步骤103、根据所述第二原始训练样本图像以及所述第二原始训练样本图像对应的风格样本图像,得到配对训练样本图像集。
步骤104、利用所述配对训练样本图像集对风格迁移模型进行训练,得到训练后的风格迁移模型。
需要说明的是,本实施例的提供的风格迁移模型训练方法的执行主体为前述的风格迁移模型训练装置,在本公开的一些实施例中,风格迁移模型训练装置可以为服务器;在另一些实施方式中,风格迁移模型训练装置的主体可以为终端,从而使得终端能够基于训练后的风格迁移模型对目标图像进行处理。
为了使得训练后的风格迁移模型能够有着更佳的图像风格迁移能力,在本公开提供的实施方式中将构建两个神经网络模型,以应对图像风格迁移过程中的不同处理需求。
基于此,为了能够使得训练后的风格迁移模型具有质量更佳的训练效果,在本实施方式中首先将利用非配对训练图像集对风格图像生成模型进行训练,以使得训练后的风格图像生成模型用于获得配对训练图像集。
具体的,风格图像生成模型具体可包括生成对抗网络,从而使得其能够实现对配对训练集的获取。首先,获取非配对训练图像集,以对该风格图像生成模型进行非配对训练。非配对训练图像集中至少包括预设风格训练样本图像以及第一原始训练样本图像。
其中,预设风格训练样本图像是指具有统一的目标风格的图像,例如,具有特定风格的图像。
第一原始训练样本图像则是指真实图像,即,未经过风格迁移处理的图像。
可选的,为了使得非配对训练图像集中的第一原始训练样本图像具有较高的图像质量,可预先对第一原始训练样本图像的原始数据进行预处理,以提高第一原始训练样本图像的图像质量。
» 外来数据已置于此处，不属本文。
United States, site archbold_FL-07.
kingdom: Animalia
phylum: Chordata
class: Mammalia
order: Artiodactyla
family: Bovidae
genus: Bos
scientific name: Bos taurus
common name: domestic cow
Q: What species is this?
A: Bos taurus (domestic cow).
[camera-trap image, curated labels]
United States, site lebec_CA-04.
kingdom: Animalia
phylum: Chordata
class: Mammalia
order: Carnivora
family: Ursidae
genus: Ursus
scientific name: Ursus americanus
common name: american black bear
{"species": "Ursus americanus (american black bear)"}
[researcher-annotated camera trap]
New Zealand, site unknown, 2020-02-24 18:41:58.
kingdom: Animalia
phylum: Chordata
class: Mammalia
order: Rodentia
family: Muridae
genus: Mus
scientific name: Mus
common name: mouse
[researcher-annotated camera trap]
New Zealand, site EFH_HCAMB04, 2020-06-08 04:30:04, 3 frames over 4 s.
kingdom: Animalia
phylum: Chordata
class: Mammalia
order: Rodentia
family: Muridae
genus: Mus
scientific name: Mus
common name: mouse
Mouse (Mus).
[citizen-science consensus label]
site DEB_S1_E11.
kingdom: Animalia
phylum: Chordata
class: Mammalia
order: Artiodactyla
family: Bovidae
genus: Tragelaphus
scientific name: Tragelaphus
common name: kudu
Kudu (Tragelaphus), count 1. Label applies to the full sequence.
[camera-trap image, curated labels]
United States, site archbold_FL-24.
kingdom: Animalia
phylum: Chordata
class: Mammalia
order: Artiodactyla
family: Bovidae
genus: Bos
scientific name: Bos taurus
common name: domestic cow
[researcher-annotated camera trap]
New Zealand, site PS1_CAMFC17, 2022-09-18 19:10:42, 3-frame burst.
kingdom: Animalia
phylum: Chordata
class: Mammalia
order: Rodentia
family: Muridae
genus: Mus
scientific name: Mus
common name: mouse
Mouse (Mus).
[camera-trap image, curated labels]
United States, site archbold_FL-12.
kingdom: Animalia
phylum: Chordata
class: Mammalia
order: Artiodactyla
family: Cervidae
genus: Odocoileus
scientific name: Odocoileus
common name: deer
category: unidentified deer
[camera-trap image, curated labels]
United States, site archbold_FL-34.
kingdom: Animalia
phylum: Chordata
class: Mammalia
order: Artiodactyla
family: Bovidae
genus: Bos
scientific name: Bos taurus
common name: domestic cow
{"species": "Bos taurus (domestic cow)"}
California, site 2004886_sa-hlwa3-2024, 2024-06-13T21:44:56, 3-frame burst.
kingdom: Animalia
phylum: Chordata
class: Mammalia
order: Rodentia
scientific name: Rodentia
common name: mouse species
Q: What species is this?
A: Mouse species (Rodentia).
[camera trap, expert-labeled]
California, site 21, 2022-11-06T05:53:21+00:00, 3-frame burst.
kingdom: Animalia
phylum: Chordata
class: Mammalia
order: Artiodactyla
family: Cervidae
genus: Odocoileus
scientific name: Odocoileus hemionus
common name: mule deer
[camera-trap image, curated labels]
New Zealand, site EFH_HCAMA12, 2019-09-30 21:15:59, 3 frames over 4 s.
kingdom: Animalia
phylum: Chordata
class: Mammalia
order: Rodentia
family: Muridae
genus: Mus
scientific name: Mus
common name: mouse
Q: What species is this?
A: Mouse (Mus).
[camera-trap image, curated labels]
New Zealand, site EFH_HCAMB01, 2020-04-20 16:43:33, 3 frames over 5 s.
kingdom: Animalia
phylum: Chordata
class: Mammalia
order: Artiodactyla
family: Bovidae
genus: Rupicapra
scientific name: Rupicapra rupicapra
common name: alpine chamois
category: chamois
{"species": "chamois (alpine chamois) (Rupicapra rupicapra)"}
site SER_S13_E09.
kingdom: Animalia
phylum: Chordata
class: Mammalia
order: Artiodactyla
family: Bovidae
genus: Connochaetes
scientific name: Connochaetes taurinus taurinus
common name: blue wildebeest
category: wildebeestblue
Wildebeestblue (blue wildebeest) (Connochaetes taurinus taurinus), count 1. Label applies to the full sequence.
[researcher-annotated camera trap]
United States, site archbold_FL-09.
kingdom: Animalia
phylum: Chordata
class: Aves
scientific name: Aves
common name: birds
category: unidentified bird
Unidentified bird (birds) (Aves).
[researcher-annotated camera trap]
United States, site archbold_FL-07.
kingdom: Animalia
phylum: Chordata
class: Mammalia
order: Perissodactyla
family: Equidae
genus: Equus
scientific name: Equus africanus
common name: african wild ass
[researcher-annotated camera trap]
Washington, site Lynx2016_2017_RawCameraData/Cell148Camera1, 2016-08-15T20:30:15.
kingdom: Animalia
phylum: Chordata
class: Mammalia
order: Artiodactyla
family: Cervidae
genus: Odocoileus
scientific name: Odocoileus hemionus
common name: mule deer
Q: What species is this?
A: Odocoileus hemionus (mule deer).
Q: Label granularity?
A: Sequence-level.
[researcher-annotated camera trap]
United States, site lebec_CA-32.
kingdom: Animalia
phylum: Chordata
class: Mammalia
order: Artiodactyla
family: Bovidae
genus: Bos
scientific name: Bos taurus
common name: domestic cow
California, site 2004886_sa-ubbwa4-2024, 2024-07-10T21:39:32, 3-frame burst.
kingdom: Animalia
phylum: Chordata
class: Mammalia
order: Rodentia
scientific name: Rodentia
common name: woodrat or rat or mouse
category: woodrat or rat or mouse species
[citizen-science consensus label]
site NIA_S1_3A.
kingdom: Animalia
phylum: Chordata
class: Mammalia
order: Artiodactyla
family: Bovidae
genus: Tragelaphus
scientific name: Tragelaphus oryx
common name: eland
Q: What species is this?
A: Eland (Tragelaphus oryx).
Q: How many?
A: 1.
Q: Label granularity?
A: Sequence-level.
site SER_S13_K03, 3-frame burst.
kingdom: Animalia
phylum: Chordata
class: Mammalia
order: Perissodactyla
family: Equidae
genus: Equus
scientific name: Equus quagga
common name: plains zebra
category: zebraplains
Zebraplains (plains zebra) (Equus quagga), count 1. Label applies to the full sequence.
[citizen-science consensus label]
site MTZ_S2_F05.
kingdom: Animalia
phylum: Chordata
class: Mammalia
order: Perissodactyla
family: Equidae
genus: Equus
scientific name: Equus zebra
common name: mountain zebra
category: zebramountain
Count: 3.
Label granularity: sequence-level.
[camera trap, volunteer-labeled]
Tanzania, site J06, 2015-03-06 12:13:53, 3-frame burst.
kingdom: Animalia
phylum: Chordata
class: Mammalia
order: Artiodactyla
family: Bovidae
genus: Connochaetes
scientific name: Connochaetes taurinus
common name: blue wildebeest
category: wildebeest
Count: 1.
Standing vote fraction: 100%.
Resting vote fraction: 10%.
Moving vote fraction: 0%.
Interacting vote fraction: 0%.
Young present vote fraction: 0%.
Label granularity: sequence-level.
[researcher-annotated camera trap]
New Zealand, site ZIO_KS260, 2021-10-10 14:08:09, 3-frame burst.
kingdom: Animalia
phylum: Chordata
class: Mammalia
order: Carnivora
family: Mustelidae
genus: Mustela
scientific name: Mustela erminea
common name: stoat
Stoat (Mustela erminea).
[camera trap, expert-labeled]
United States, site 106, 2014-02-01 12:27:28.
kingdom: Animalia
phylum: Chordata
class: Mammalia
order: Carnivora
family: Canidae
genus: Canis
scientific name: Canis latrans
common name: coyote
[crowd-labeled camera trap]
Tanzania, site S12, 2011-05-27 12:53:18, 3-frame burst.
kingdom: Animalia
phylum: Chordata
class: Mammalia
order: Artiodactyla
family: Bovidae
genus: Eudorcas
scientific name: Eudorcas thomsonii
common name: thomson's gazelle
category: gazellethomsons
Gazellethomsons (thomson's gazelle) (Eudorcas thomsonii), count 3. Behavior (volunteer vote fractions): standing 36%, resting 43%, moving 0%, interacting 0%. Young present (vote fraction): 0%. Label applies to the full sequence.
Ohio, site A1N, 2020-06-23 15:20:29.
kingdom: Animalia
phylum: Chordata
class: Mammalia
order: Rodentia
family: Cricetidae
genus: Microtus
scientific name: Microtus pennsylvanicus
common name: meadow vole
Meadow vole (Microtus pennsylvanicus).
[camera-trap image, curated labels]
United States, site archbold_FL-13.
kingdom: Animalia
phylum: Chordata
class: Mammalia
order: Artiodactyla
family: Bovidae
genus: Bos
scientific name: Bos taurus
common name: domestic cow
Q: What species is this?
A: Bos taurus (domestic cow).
即,获取第一原始训练样本图像的原始数据,对所述第一原始训练样本图像的原始数据进行数据预处理,得到所述第一原始训练样本图像,而第一原始训练样本图像和预先获取的预设风格训练样本图像构成所述非配对训练图像集。
其中,对于第一原始训练样本图像来说,其图像中包括有目标区域,例如,人脸区域,而图像中的人脸区域的尺寸和比例将会影响到模型对其进行特征提取等处理时的处理效果。基于此,可选实施方式中,可先对原始数据进行目标检测,确定所述第一原始训练样本图像中的目标区域;然后,根据所述目标区域,对所述目标区域进行裁剪对齐处理,得到所述非配对训练图像集中的所述第一原始训练样本图像。其中的目标检测具体可为人脸检测,而目标区域具体可为人脸区域。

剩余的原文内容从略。